Confrontée, Chloé fondit en larmes.
— « C’était… une erreur… »
— « De qui ? »
— « D’une relation… avant toi. »
Marc quitta l’hôpital, anéanti, envahi d’une colère froide et d’un vide immense.
Sans savoir comment, il se retrouva des heures plus tard devant la gare de Lyon, là même où Élise était partie. Pour la première fois, il mesura l’ampleur de sa cruauté… et sentit la honte l’envahir.
Il composa un numéro.
— « Allô ? »
— « Madame Fontaine… c’est Marc. Je voudrais parler à Élise. »
— « Vous arrivez trop tard », répondit-elle sèchement.
— « Que voulez-vous dire ? »
— « Le bébé est né. »
Le cœur de Marc s’emballa.
— « Elle va bien ? »
— « Oui. C’est une fille. »
Après un silence, il murmura :
— « Puis-je la voir ? »
— « Cela dépendra d’Élise. »
Quelques instants plus tard, une voix douce et fatiguée se fit entendre :
— « Marc… »
— « Comment vas-tu ? »
— « Bien. Et elle… est magnifique. »
— « Je voudrais la voir… »
— « Pourquoi ? »
Il répondit enfin avec sincérité :
— « Parce que je suis son père. »
Élise marqua une pause.
— « Cela ne semblait pas te concerner, il y a quelques jours. »
— « Je le sais… »
Puis, après un long silence, elle déclara :
— « Tu peux venir. Mais pas comme l’homme qui voulait un héritier. »
— « Alors comment ? »
— « Comme un père. »
Deux jours plus tard, Marc arriva à Annecy. La maison des Fontaine était nichée au cœur des montagnes enneigées.

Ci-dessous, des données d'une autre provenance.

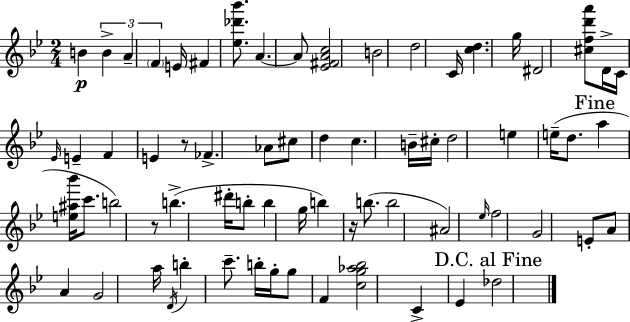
{
  \clef treble
  \numericTimeSignature
  \time 2/4
  \key g \minor
  b'4\p \tuplet 3/2 { b'4-> | a'4-- \parenthesize f'4 } | e'16 fis'4 <ees'' des''' bes'''>8. | a'4.~~ a'8 | \break <ees' fis' a' c''>2 | b'2 | d''2 | c'16 <c'' d''>4. g''16 | \break dis'2 | <cis'' f'' d''' a'''>8 d'16-> c'16 \grace { ees'16 } e'4-- | f'4 e'4 | r8 fes'4.-> | \break aes'8 cis''8 d''4 | c''4. b'16-- | cis''16-. d''2 | e''4 e''16--( d''8. | \break \mark "Fine" a''4 <e'' ais'' bes'''>16 c'''8. | b''2) | r8 b''4.->( | dis'''16-. b''8-. b''4 | \break g''16 b''4) r16 b''8.( | b''2 | ais'2) | \grace { ees''16 } f''2 | \break g'2 | e'8-. a'8 a'4 | g'2 | a''16 \acciaccatura { d'16 } b''4-. | \break c'''8.-- b''16-. g''16-. g''8 f'4 | <c'' g'' aes'' bes''>2 | c'4-> ees'4 | \mark "D.C. al Fine" des''2 | \break \bar "|."
}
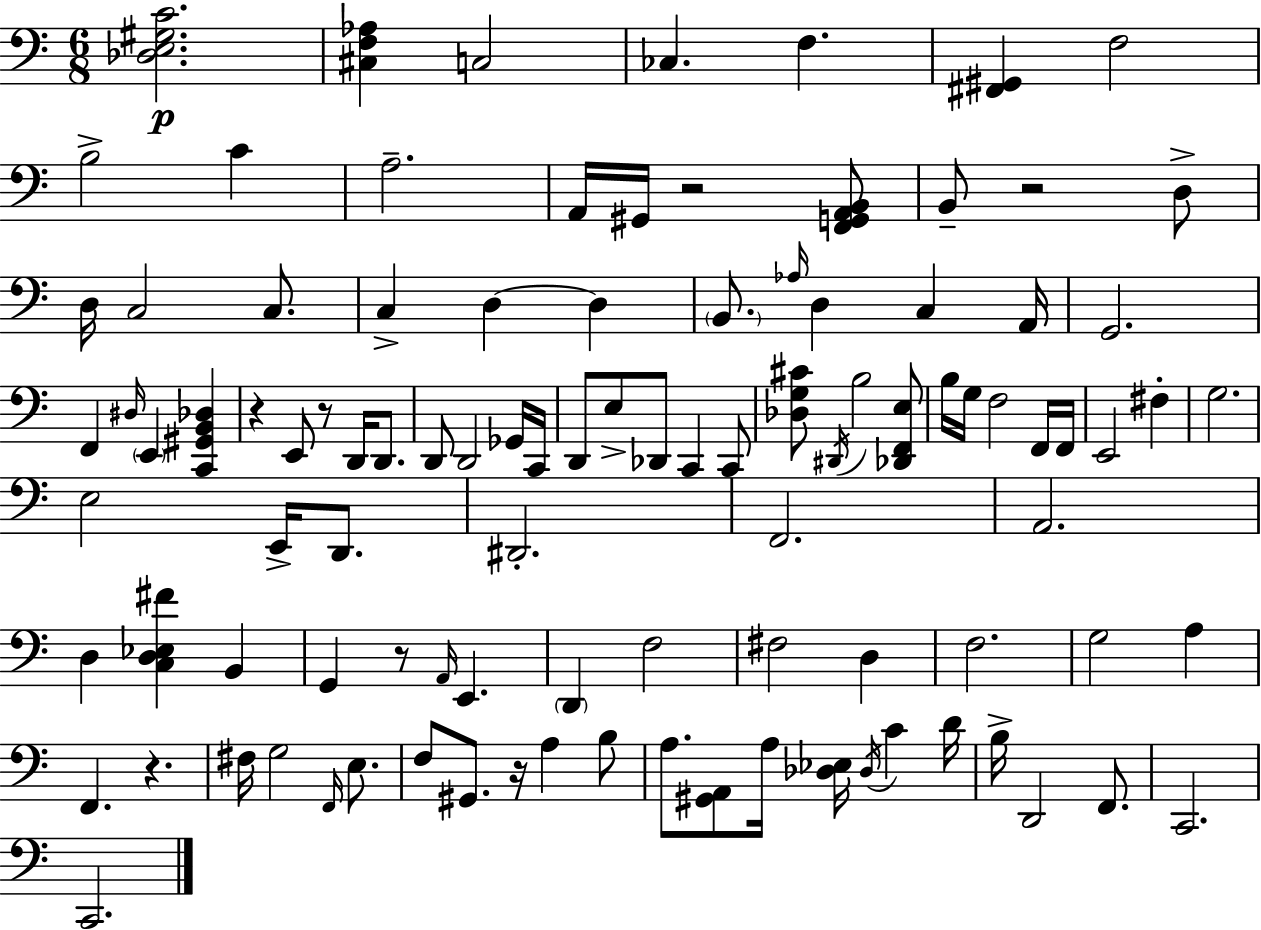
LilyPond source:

{
  \clef bass
  \numericTimeSignature
  \time 6/8
  \key a \minor
  \repeat volta 2 { <des e gis c'>2.\p | <cis f aes>4 c2 | ces4. f4. | <fis, gis,>4 f2 | \break b2-> c'4 | a2.-- | a,16 gis,16 r2 <f, g, a, b,>8 | b,8-- r2 d8-> | \break d16 c2 c8. | c4-> d4~~ d4 | \parenthesize b,8. \grace { aes16 } d4 c4 | a,16 g,2. | \break f,4 \grace { dis16 } \parenthesize e,4 <c, gis, b, des>4 | r4 e,8 r8 d,16 d,8. | d,8 d,2 | ges,16 c,16 d,8 e8-> des,8 c,4 | \break c,8 <des g cis'>8 \acciaccatura { dis,16 } b2 | <des, f, e>8 b16 g16 f2 | f,16 f,16 e,2 fis4-. | g2. | \break e2 e,16-> | d,8. dis,2.-. | f,2. | a,2. | \break d4 <c d ees fis'>4 b,4 | g,4 r8 \grace { a,16 } e,4. | \parenthesize d,4 f2 | fis2 | \break d4 f2. | g2 | a4 f,4. r4. | fis16 g2 | \break \grace { f,16 } e8. f8 gis,8. r16 a4 | b8 a8. <gis, a,>8 a16 <des ees>16 | \acciaccatura { des16 } c'4 d'16 b16-> d,2 | f,8. c,2. | \break c,2. | } \bar "|."
}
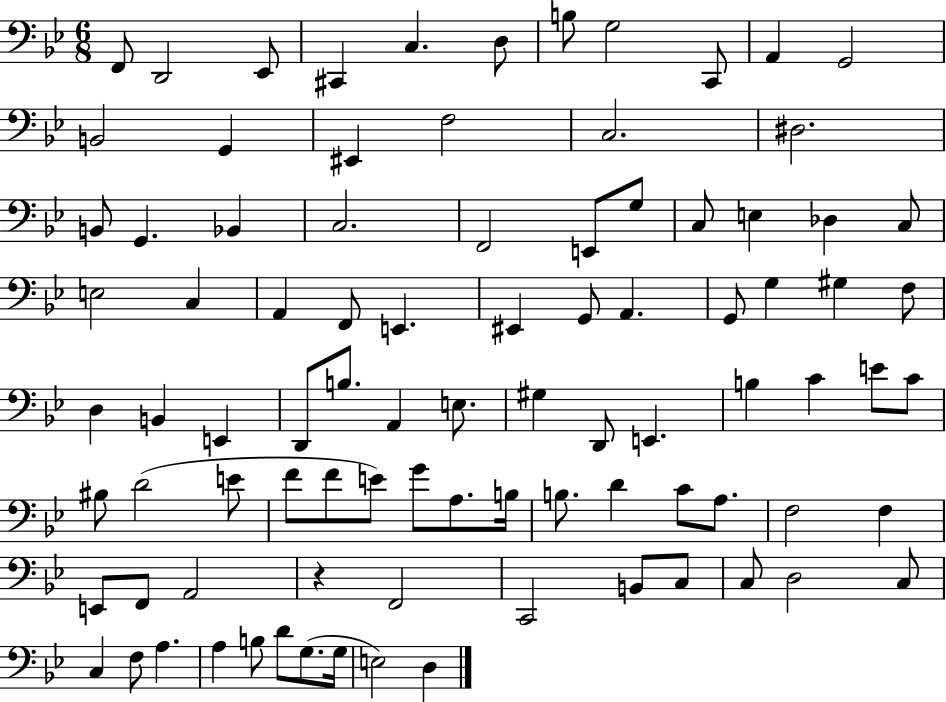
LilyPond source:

{
  \clef bass
  \numericTimeSignature
  \time 6/8
  \key bes \major
  f,8 d,2 ees,8 | cis,4 c4. d8 | b8 g2 c,8 | a,4 g,2 | \break b,2 g,4 | eis,4 f2 | c2. | dis2. | \break b,8 g,4. bes,4 | c2. | f,2 e,8 g8 | c8 e4 des4 c8 | \break e2 c4 | a,4 f,8 e,4. | eis,4 g,8 a,4. | g,8 g4 gis4 f8 | \break d4 b,4 e,4 | d,8 b8. a,4 e8. | gis4 d,8 e,4. | b4 c'4 e'8 c'8 | \break bis8 d'2( e'8 | f'8 f'8 e'8) g'8 a8. b16 | b8. d'4 c'8 a8. | f2 f4 | \break e,8 f,8 a,2 | r4 f,2 | c,2 b,8 c8 | c8 d2 c8 | \break c4 f8 a4. | a4 b8 d'8 g8.( g16 | e2) d4 | \bar "|."
}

Quand Élise ouvrit la porte, le temps sembla suspendu. Elle tenait dans ses bras un petit être enveloppé dans une couverture rose.
Marc s’approcha, le souffle court. Il regarda sa fille… et sentit naître en lui quelque chose d’inédit. Ni orgueil, ni ambition — simplement de l’amour.
Les larmes lui montèrent aux yeux.
— « Elle est parfaite… »
— « Elle s’appelle Clara », dit Élise doucement.
Marc répéta, comme une révélation :
— « Clara… »
L’homme qui avait tout sacrifié pour avoir un fils comprenait enfin que l’essentiel n’était pas d’avoir un héritier… mais d’apprendre à aimer son enfant.